Показанный текст:

• • • •

Рецензия на повесть Дворник писателя Хармса
Повесть производит странное ощущение: будто автор решил совместить архивный детектив, фанфик по Хармсу, татарский фольклор, Коран в виде шифровального справочника, метлу как орудие мировоззрения и ещё примерно двадцать сюжетных линий, каждая из которых забывает, куда она шла через три абзаца.
1. Стиль прыгает, как писатель Ювачев с полки за сонником. То архивный протокол (полностью с шапкой и должностями), то фантасмагория уровня «у него выпал глаз, затем другой», то внезапная метафора: «глаза боятся, а руки делают» — будто Хармс поехал в командировку в сельсовет.
2. Диалоги местами выглядят как неудачная пародия на Оксимирона:
— «Гарик, ты гений!»
— «Фигня какая-то получается.»
— «Гарик, ты гений!» (ещё раз, на всякий случай)
Эти реплики повторяются так часто, что начинаешь подозревать: гений тут только тот, кто научился так заполнять текст объёмом без смысла.
3. Повесть мечется между жанрами, как будто автор решил сыграть в «угадай стиль»:
— архивный роман,
— антидетектив,
— криптографический триллер,
— фольклорно-сюрный фарс,
— и внезапная стендап-комедия про татарского дворника, который по утрам теряет органы, а вечером читает Эрнста Ренана.
4. Хармс здесь не как персонаж, а как повод для фанфика.
Когда дворник Ибрагим ударяет писателя метлой по голове и выбрасывает к мусорным бакам, а потом «убивает по-настоящему»
— это даже не абсурд, это TikTok-абсурд.
5. Научно-исследовательская линия построена так, будто автор посмотрел полсерии «Код да Винчи», а дальше решил «ну и так сойдёт».
Читатель таскается за героями из архива в архив, но в итоге находит только хаотично написанный дневник, который сам же текст и ставит под сомнение.

• • • •

Записи набора данных:
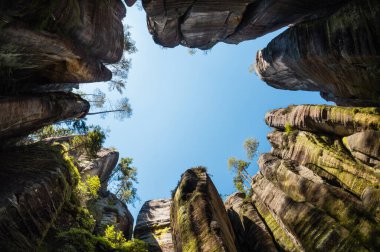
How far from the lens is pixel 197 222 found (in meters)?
12.8

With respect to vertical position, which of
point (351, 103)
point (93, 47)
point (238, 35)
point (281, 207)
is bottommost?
point (281, 207)

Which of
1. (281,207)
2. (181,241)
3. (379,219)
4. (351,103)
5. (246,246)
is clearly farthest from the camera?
(351,103)

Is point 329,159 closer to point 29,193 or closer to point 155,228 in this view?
point 155,228

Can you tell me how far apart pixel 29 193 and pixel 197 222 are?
7518mm

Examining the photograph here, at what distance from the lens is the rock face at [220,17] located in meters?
20.6

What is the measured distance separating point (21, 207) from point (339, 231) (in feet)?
41.1

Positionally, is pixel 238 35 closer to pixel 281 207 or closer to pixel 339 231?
pixel 281 207

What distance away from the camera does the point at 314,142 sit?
18.0 metres

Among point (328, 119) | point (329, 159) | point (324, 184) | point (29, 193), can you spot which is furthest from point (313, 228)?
point (29, 193)

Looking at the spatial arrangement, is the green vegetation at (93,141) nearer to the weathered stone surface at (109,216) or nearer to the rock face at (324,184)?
the weathered stone surface at (109,216)

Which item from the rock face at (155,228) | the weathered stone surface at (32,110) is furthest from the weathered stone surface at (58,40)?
the rock face at (155,228)

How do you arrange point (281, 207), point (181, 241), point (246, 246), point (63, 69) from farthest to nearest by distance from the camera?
point (63, 69) → point (246, 246) → point (281, 207) → point (181, 241)

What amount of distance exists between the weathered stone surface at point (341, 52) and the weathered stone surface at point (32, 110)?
16680 millimetres

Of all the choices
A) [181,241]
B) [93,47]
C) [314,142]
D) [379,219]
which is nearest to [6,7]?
[93,47]
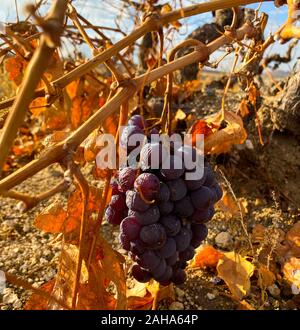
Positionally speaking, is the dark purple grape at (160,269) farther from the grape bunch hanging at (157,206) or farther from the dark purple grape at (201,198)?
the dark purple grape at (201,198)

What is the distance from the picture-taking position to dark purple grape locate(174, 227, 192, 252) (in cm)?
97

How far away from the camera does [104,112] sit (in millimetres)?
770

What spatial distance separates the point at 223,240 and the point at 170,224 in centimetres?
62

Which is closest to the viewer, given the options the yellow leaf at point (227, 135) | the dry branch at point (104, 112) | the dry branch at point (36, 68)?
the dry branch at point (36, 68)

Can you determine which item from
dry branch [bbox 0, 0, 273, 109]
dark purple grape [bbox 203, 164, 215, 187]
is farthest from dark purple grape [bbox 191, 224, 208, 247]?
dry branch [bbox 0, 0, 273, 109]

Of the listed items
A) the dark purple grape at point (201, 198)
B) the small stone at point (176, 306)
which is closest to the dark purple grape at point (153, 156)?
the dark purple grape at point (201, 198)

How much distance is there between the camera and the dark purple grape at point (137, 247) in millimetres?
948

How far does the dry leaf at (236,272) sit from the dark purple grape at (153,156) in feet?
1.71

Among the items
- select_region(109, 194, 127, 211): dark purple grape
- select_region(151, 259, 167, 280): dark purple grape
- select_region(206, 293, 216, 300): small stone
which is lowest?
select_region(206, 293, 216, 300): small stone

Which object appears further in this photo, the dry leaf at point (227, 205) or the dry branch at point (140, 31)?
the dry leaf at point (227, 205)

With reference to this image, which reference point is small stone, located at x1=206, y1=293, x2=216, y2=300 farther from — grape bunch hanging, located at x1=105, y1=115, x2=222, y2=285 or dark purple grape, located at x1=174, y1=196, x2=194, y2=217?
dark purple grape, located at x1=174, y1=196, x2=194, y2=217

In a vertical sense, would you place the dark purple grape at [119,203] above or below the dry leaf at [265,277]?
above
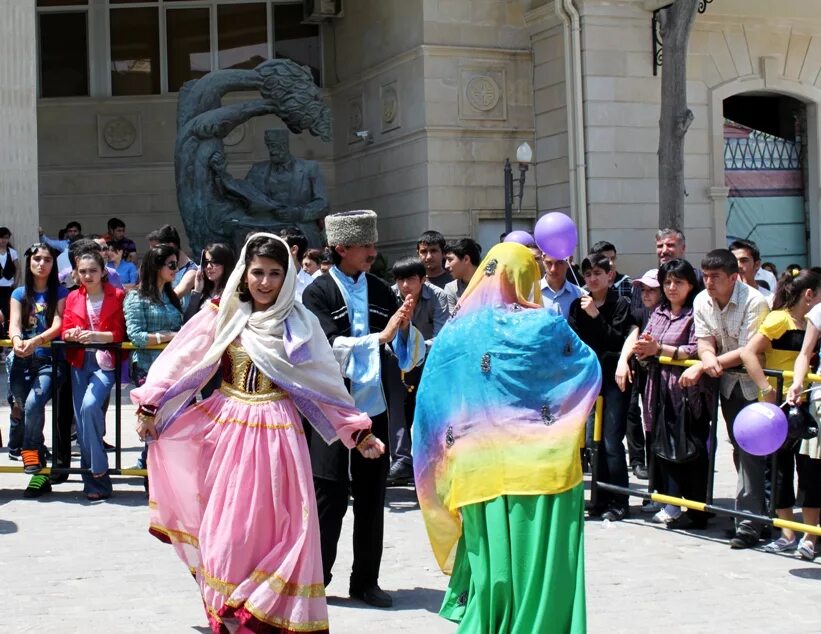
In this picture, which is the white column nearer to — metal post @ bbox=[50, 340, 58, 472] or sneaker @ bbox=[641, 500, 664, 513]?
metal post @ bbox=[50, 340, 58, 472]

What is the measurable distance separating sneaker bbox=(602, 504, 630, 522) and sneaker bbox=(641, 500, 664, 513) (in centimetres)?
26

• • • •

Короткая задача:
Согласуются ли с рецензией утверждения 1., 2. и 3.? Для каждого ответьте «да» или «нет» и дословно приведите решающие слова рецензии.
1. Дворника в повести зовут Ибрагим.
2. По вечерам дворник читает Коран.
3. Научно-исследовательскую линию рецензия сравнивает с «Кодом да Винчи».

Ожидаемый ответ:
1. Да: «Когда дворник Ибрагим ударяет писателя метлой по голове».
2. Нет: «а вечером читает Эрнста Ренана».
3. Да: «будто автор посмотрел полсерии «Код да Винчи»».